Now that Republican Rep. Ron Paul is retiring, it’s only natural that we’ve got his M.O. down pat. When, in response to the shooting in Sandy Hook, government is buzzing for gun legislation, we know already that he is going to support the Second Amendment as the political right has typically interpreted it. I suppose we should also have expected that he denounced a plan coming from the right as well. The National Rifle Association has called for armed officers to protect every public school the way they already do for banks and elected leaders; this was the plan spelled out by NRA head Wayne LaPierre last Friday
“The only thing that stops a bad guy with a gun is a good guy with a gun,” he said, with standard NRA logic, and Paul was even willing to agree that “more guns equals less crime,” which sounds a little like crazy talk on the one hand, but as he says “private gun ownership prevents many shootings.”
Nevertheless, Paul is absolutely against turning schools into versions of our paranoid and security-cramped airports. “Do we really want to live in a world of police checkpoints, surveillance cameras, metal detectors, X-ray scanners and warrantless physical searches? We see this culture in our airports: witness the shabby spectacle of once proud, happy Americans shuffling thought long lines while uniformed TSA agents bark orders. This is the world of government provided ‘security,’ a world far too many Americans now seem to accept or even endorse.”
There is some exasperation in the last phrase, that America, which is supposed to be a champion of freedom, is tolerating such drastic impositions on their rights, comforts, and liberties.

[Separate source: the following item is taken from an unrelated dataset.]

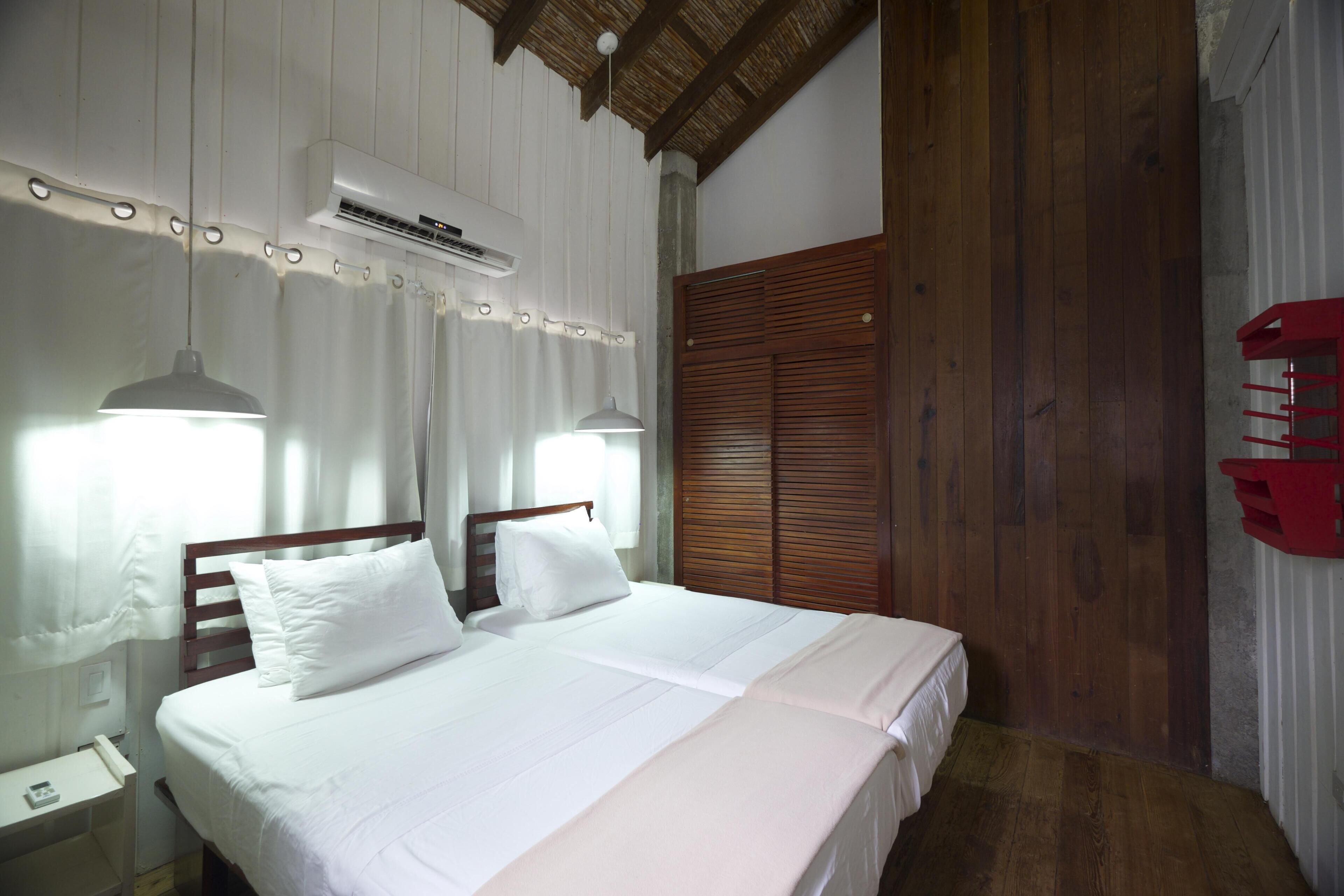 Un dormitorio con cama de madera, cortinas blancas y un equipo de aire acondicionado.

“Predictably, the political left responded to the tragedy [in Sandy Hook] with emotional calls for increased gun control. This is understandable, but misguided. The impulse to have government ‘do something’ to protect us in the wake of national tragedies is reflexive and often well intentioned,” said Paul. “The political right, unfortunately, has fallen into the same trap in its call for quick legislative solutions to gun violence. If only we put armed police or armed teachers in schools, we’re told, would-be school shooters will be dissuaded or stopped.

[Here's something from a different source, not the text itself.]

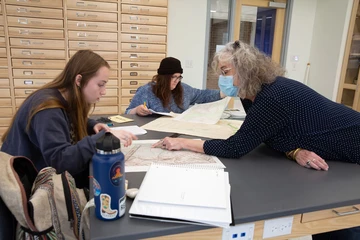 Geoscience students in the lab with instructor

“I don’t agree that conservatives and libertarians should view government legislation, especially at the federal level, as the solution to violence. Real change can happen only when we commit ourselves to rebuilding civil society in America, meaning a society based on family, religion, civic and social institutions, and peaceful cooperation through markets.”
These are the enduring ideas of Paul’s career. However, telling government to back off and let these institutions and organizations grow on their own requires a farmer’s patience, which it seems America and its government entirely lacks.